--- START GIVEN PASSAGE ---

RVV vector execution engine

Coral NPU's Zve32x vector execution engine is designed to conform to the RISC-V vector ISA extensions. These SIMD vector instructions are described in the official specification document RISC-V "V" Vector Extension, version 1.0.

Version 1.0 of this specification is considered stable enough to begin developing toolchains, functional simulators, and silicon implementations, including in upstream software projects. This RISC-V specification includes the complete set of frozen vector instructions.

The RISC-V scalar core of Coral NPU handles initial instruction fetch, decode, and dispatch, including the dispatching of vector instructions to the vector execution engine.

Coral NPU's vector execution engine maintains its own SIMD instruction (command) queue, decoding unit, register file with scoreboard, and sub-computation units (ALUs). Other than the TCM memory interface, the vector unit effectively operates independently of the scalar core once instructions have been enqueued. Keeping this queue full is key to Coral NPU's performance.

The SIMD (single instruction, multiple data) instruction set additions allow parallel data processing.

RISC-V vector (RVV) processing features

RVV adds vector processing capabilities to the RISC-V architecture by introducing a set of 32 vector registers that can be dynamically configured for different data types and vector lengths. This allows for significant performance gains by processing multiple data elements simultaneously, which is crucial for applications like machine learning. Key features include a standardized vector length (VLEN), length-agnostic code support, and a rich set of vector instructions for operations like addition, multiplication, and comparison.

RVV provides the following features and benefits:

  • Vector registers: RVV adds 32 vector registers (V0 to V31), each of which is VLEN bits wide. VLEN can be a power-of-two greater than or equal to 128 bits.
  • Configurable vector length: The vector length is adjustable, allowing developers to configure it for specific performance requirements.

--- END GIVEN PASSAGE ---

Supply the next part of the page on Coral NPU's RVV vector execution engine, picking up right after the bullet about configurable vector length.

--- START EXCERPTED DATA ---

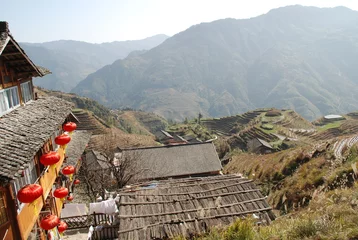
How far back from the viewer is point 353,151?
13.4 m

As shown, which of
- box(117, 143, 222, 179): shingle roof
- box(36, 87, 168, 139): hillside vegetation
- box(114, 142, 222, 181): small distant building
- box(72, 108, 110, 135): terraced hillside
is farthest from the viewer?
box(36, 87, 168, 139): hillside vegetation

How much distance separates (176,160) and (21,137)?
22157 millimetres

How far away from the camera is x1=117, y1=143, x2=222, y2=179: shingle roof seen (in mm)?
27234

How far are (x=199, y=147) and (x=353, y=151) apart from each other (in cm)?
1930

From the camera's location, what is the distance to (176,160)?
29297mm

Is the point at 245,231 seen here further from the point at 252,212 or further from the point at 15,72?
the point at 15,72

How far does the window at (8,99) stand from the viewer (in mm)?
9430

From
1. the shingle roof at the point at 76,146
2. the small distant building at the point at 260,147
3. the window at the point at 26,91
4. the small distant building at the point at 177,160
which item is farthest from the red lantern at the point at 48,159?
the small distant building at the point at 260,147

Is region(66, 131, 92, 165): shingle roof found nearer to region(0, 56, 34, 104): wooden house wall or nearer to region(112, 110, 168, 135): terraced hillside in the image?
region(0, 56, 34, 104): wooden house wall

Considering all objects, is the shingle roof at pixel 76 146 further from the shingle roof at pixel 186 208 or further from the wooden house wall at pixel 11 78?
the shingle roof at pixel 186 208

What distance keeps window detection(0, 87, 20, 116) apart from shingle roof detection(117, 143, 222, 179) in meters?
16.1

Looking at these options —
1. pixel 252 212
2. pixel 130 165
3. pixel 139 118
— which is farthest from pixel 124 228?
pixel 139 118

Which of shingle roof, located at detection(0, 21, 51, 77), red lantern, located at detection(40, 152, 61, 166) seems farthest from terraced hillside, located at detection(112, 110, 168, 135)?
red lantern, located at detection(40, 152, 61, 166)

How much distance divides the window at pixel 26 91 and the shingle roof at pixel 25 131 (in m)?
0.31
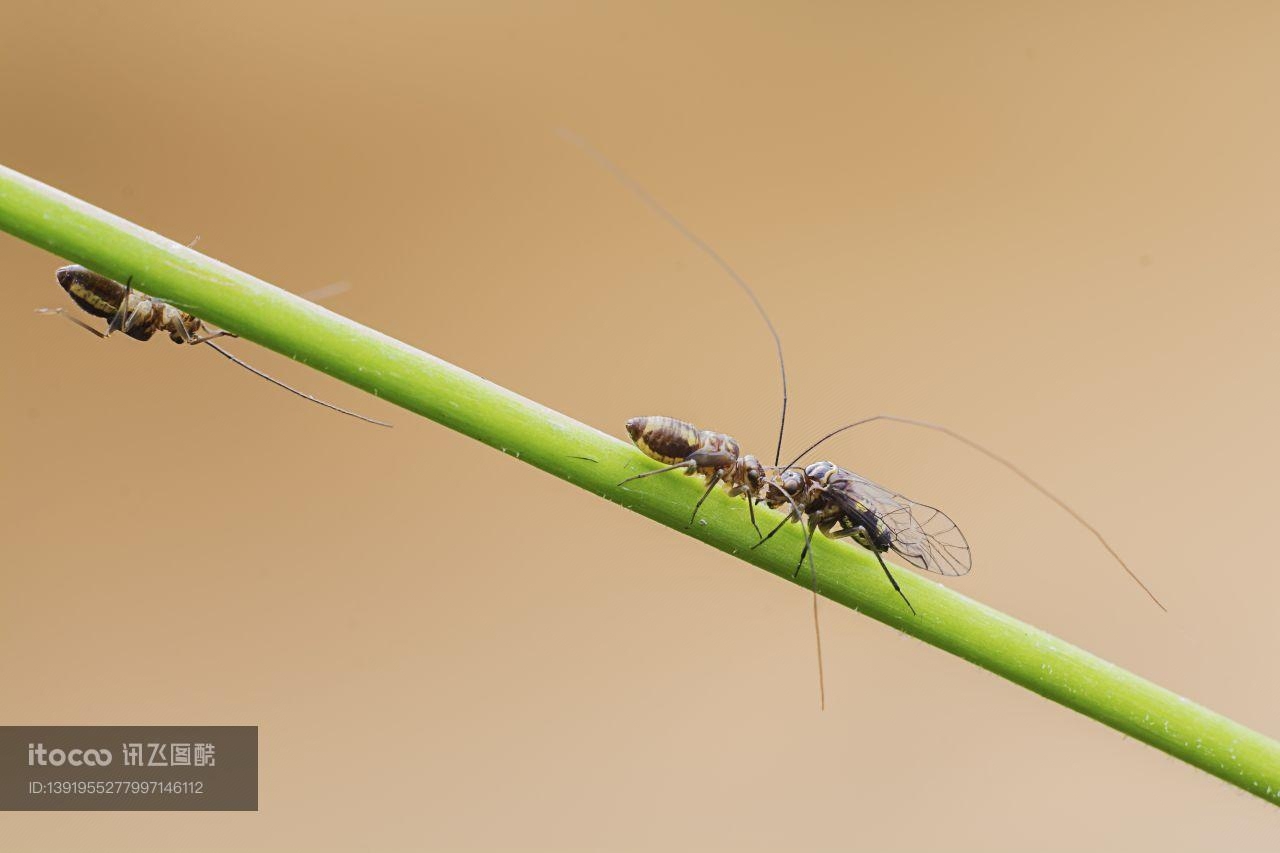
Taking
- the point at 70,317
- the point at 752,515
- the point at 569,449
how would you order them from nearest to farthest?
the point at 569,449 < the point at 752,515 < the point at 70,317

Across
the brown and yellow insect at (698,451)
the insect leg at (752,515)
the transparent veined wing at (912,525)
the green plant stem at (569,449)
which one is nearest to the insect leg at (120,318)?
the green plant stem at (569,449)

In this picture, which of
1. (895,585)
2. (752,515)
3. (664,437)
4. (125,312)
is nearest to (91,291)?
(125,312)

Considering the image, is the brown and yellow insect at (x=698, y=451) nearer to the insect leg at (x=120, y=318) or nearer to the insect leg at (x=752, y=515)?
the insect leg at (x=752, y=515)

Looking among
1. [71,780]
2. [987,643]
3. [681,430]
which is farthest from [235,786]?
[987,643]

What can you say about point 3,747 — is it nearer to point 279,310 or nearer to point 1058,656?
point 279,310

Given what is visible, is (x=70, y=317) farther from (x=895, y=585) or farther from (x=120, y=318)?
(x=895, y=585)
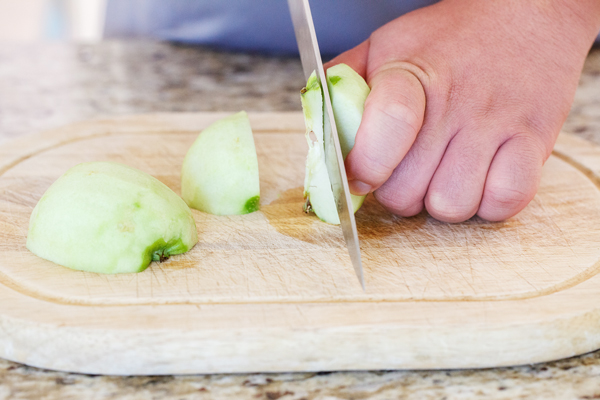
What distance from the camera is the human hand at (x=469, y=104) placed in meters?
0.87

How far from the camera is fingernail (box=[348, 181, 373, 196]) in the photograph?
2.96ft

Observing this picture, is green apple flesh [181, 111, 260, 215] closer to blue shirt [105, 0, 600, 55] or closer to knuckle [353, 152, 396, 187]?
knuckle [353, 152, 396, 187]

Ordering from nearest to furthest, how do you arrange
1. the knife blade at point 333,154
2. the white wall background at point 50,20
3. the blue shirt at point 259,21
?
the knife blade at point 333,154
the blue shirt at point 259,21
the white wall background at point 50,20

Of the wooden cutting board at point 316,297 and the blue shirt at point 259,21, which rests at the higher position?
the blue shirt at point 259,21

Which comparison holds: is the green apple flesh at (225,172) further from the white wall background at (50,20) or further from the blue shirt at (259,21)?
the white wall background at (50,20)

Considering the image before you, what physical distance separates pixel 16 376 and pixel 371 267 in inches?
20.1

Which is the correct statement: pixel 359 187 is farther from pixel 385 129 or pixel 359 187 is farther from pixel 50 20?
pixel 50 20

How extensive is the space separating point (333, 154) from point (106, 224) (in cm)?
36

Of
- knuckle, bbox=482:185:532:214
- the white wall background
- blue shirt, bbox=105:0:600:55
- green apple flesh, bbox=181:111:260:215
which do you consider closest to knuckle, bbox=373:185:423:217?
knuckle, bbox=482:185:532:214

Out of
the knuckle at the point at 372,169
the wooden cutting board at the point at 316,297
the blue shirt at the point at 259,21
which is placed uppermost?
the blue shirt at the point at 259,21

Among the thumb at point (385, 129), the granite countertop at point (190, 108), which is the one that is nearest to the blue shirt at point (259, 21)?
the granite countertop at point (190, 108)

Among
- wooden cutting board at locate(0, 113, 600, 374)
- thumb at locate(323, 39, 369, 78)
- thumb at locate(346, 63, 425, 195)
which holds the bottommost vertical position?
wooden cutting board at locate(0, 113, 600, 374)

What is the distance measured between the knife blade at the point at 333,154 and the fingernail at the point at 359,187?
28 mm

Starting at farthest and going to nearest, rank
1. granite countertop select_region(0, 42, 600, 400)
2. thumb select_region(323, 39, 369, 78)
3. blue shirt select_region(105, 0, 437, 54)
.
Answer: blue shirt select_region(105, 0, 437, 54)
thumb select_region(323, 39, 369, 78)
granite countertop select_region(0, 42, 600, 400)
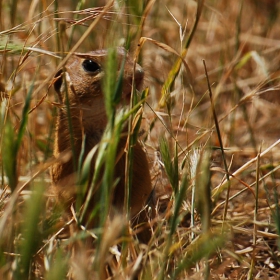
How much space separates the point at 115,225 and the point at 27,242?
19cm

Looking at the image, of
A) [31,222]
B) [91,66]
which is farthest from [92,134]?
[31,222]

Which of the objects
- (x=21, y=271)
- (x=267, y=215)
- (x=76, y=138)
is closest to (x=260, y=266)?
(x=267, y=215)

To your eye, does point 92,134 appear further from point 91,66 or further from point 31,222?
point 31,222

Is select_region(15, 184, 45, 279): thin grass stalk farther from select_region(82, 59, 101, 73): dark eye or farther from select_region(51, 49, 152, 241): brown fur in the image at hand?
select_region(82, 59, 101, 73): dark eye

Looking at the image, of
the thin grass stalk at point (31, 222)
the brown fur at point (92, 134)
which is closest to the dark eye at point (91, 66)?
the brown fur at point (92, 134)

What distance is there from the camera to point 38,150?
3.48m

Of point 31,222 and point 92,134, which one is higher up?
point 31,222

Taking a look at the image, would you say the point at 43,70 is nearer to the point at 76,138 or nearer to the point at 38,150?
the point at 38,150

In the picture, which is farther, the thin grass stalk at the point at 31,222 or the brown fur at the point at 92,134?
the brown fur at the point at 92,134

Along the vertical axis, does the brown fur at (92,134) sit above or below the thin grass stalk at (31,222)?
below

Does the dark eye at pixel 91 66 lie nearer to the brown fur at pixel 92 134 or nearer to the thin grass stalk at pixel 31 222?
the brown fur at pixel 92 134

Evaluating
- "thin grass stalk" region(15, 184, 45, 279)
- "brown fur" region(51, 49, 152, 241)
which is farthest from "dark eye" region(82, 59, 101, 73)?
"thin grass stalk" region(15, 184, 45, 279)

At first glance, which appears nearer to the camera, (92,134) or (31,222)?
(31,222)

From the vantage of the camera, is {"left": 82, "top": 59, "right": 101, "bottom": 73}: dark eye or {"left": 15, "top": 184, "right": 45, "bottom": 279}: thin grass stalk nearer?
{"left": 15, "top": 184, "right": 45, "bottom": 279}: thin grass stalk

--- END EXCERPTED DATA ---

REPLY TO THE TASK:
  • Data types: Registers can be interpreted as multiple elements of different sizes (for example, 8, 16, 32, or 64 bits) and can operate on signed/unsigned integers or floating-point numbers.
  • Vector instructions: A rich set of vector instructions are provided, including floating-point operations (vfadd.s, vfmul.s) and integer operations (vfadd.h, vfmul.h).
  • Length-agnostic code: Software can be written to be vector-length agnostic, meaning the same code can run efficiently on hardware with different vector lengths, promoting code reuse.
  • Tail policies: RVV defines two tail policies:
    • Undisturbed: Elements past the vector length are left unmodified.
    • Agnostic: Tail elements may be modified or filled with all ones.
  • Masking: Instruction execution can be masked; only the v0 register can be used as a mask operand.
  • Vector chaining: This feature can be leveraged for further performance enhancements.
  • Enhanced software development: Support for auto-vectorization in toolchains like LLVM and GCC compilers.

RVV memory operations are highly detailed, specifying encoding formats for various vector loads and stores, including unit-stride, strided, indexed, and segment transfers. Instructions are provided for integer, fixed-point, and floating-point vector arithmetic, covering functions ranging from widening adds to fused multiply-adds and high-accuracy reciprocal estimations.

Instructions like vsetvli let software query the maximum effective vector length supported by the implementation, based on the current configuration (SEW and LMUL). vtype.lmul refers to the Vector Register Group Multiplier (LMUL) field within the Vector Type Register (vtype).

RVV instructions

The definitive reference for RVV instructions is the official specification document RISC-V "V" Vector Extension, version 1.0.

A summary of the vector instructions is given here for quick reference. The instructions are categorized by function, including their common variants — vector-vector (.vv), vector-scalar (.vx), vector-immediate (.vi), for example — and pseudo-instructions where noted.

Configuration-setting instructions for CSRs

These instructions set the Vector Length Register (vl) and the Vector Type Register (vtype), to dynamically govern vector configuration:

Instruction Description
vsetvli Set vector length and type with immediate type encoding
vsetivli Set vector length and type with immediate vector length and immediate type encoding
vsetvl Set vector length and type from register values

Vector stores and loads

Vector memory access operations, including unit-stride, strided, indexed (scatter/gather), segment, mask, and whole-register transfers.

Category Base instructions
Unit-Stride Loads/Stores vle8.v, vle16.v, vle32.v, vle64.v / vse8.v, vse16.v, vse32.v, vse64.v
Strided Loads/Stores vlse8.v, vlse16.v, vlse32.v, vlse64.v / vsse8.v, vsse16.v, vsse32.v, vsse64.v
Indexed (Unordered) Loads/Stores vluxei8.v — vluxei64.v (load) / vsuxei8.v — vsuxei64.v (store)
Indexed (Ordered) Loads/Stores vloxei8.v — vloxei64.v (load) / vsoxei8.v — vsoxei64.v (store)
Fault-Only-First Loads vle8ff.v, vle16ff.v, vle32ff.v, vle64ff.v
Mask Loads/Stores vlm.v (load mask), vsm.v (store mask)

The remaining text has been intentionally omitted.